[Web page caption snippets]
• • • • •
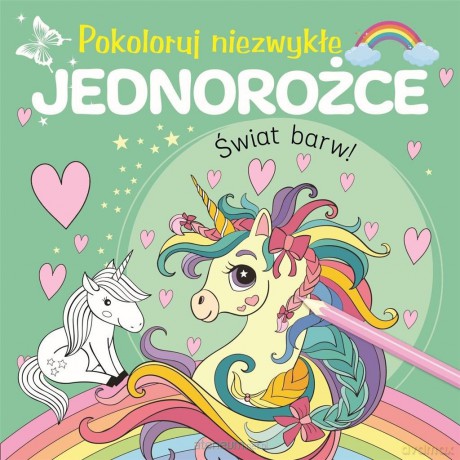 Pokoloruj niezwykłe jednorożce [KSIĄŻKA]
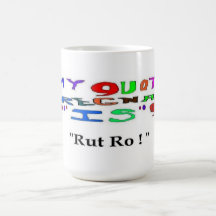 Pregnancy Rut Ro Coffee Mugs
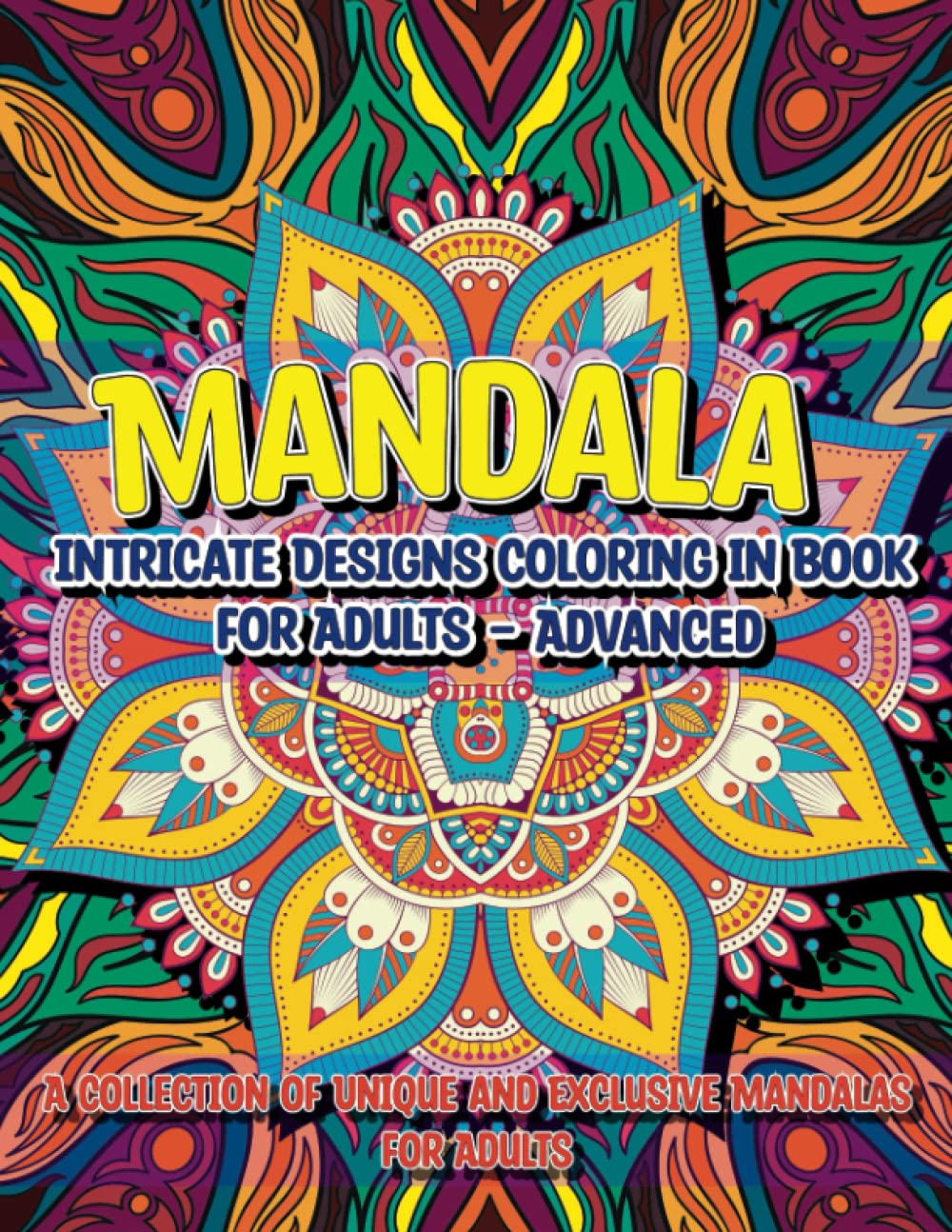 Mandala Intricate Designs Coloring in Book for Adults - Advanced: A Collection of Unique and Exclusive Mandalas for Adults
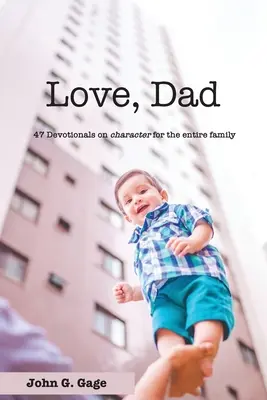 Love Dad : 47 dévotionnels sur le caractère pour toute la famille - Love Dad: 47 Devotionals on Character for the Entire Family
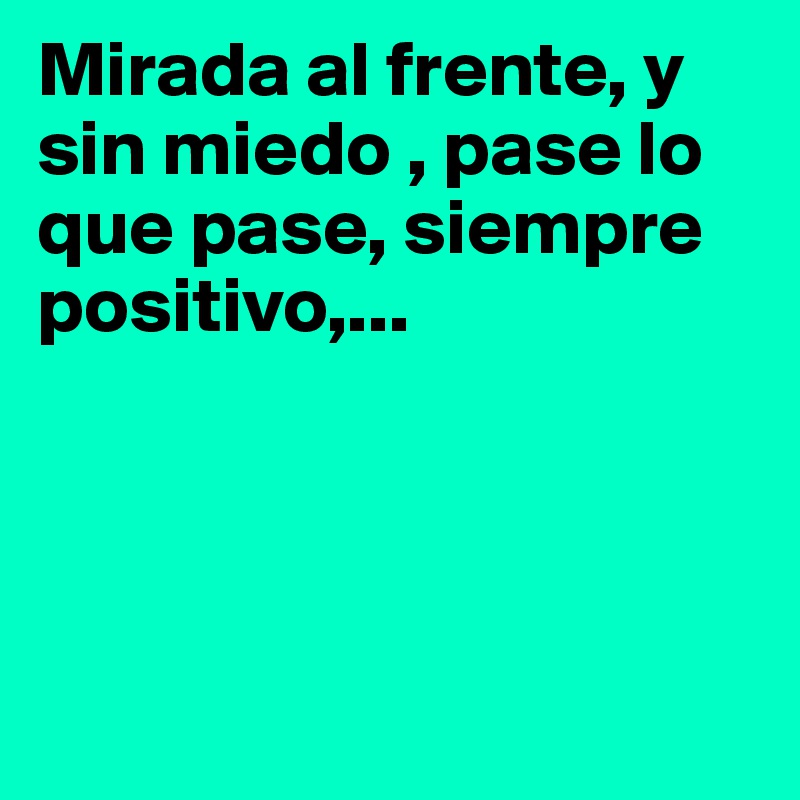 Mirada al frente, y sin miedo , pase lo que pase, siempre positivo,...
• • • • •
Only the lines from the line with "Love Dad : 47" to the end of the records should be repeated, exactly and without pictures.

 Love Dad : 47 dévotionnels sur le caractère pour toute la famille - Love Dad: 47 Devotionals on Character for the Entire Family
 Mirada al frente, y sin miedo , pase lo que pase, siempre positivo,...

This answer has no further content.